→ THE TASK:
Collect every line of the data below that contains the word "further", and copy each such line in full.

→ DATA FOR THIS TASK:
☆ ☆ ☆

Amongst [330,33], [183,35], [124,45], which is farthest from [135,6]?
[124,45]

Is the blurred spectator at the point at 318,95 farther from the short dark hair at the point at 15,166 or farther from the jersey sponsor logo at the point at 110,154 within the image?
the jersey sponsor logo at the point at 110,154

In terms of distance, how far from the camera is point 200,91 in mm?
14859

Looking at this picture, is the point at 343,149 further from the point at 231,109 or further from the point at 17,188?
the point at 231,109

☆ ☆ ☆

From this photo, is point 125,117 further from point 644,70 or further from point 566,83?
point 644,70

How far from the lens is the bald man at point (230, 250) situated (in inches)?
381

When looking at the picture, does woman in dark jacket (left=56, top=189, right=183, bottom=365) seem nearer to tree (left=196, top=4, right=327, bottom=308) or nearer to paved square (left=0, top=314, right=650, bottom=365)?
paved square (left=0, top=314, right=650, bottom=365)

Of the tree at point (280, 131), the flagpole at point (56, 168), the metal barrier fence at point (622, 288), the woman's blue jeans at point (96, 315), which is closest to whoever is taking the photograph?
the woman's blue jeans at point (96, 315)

☆ ☆ ☆

→ EXPECTED ANSWER:
Looking at this picture, is the point at 343,149 further from the point at 231,109 or further from the point at 17,188?
From this photo, is point 125,117 further from point 644,70 or further from point 566,83?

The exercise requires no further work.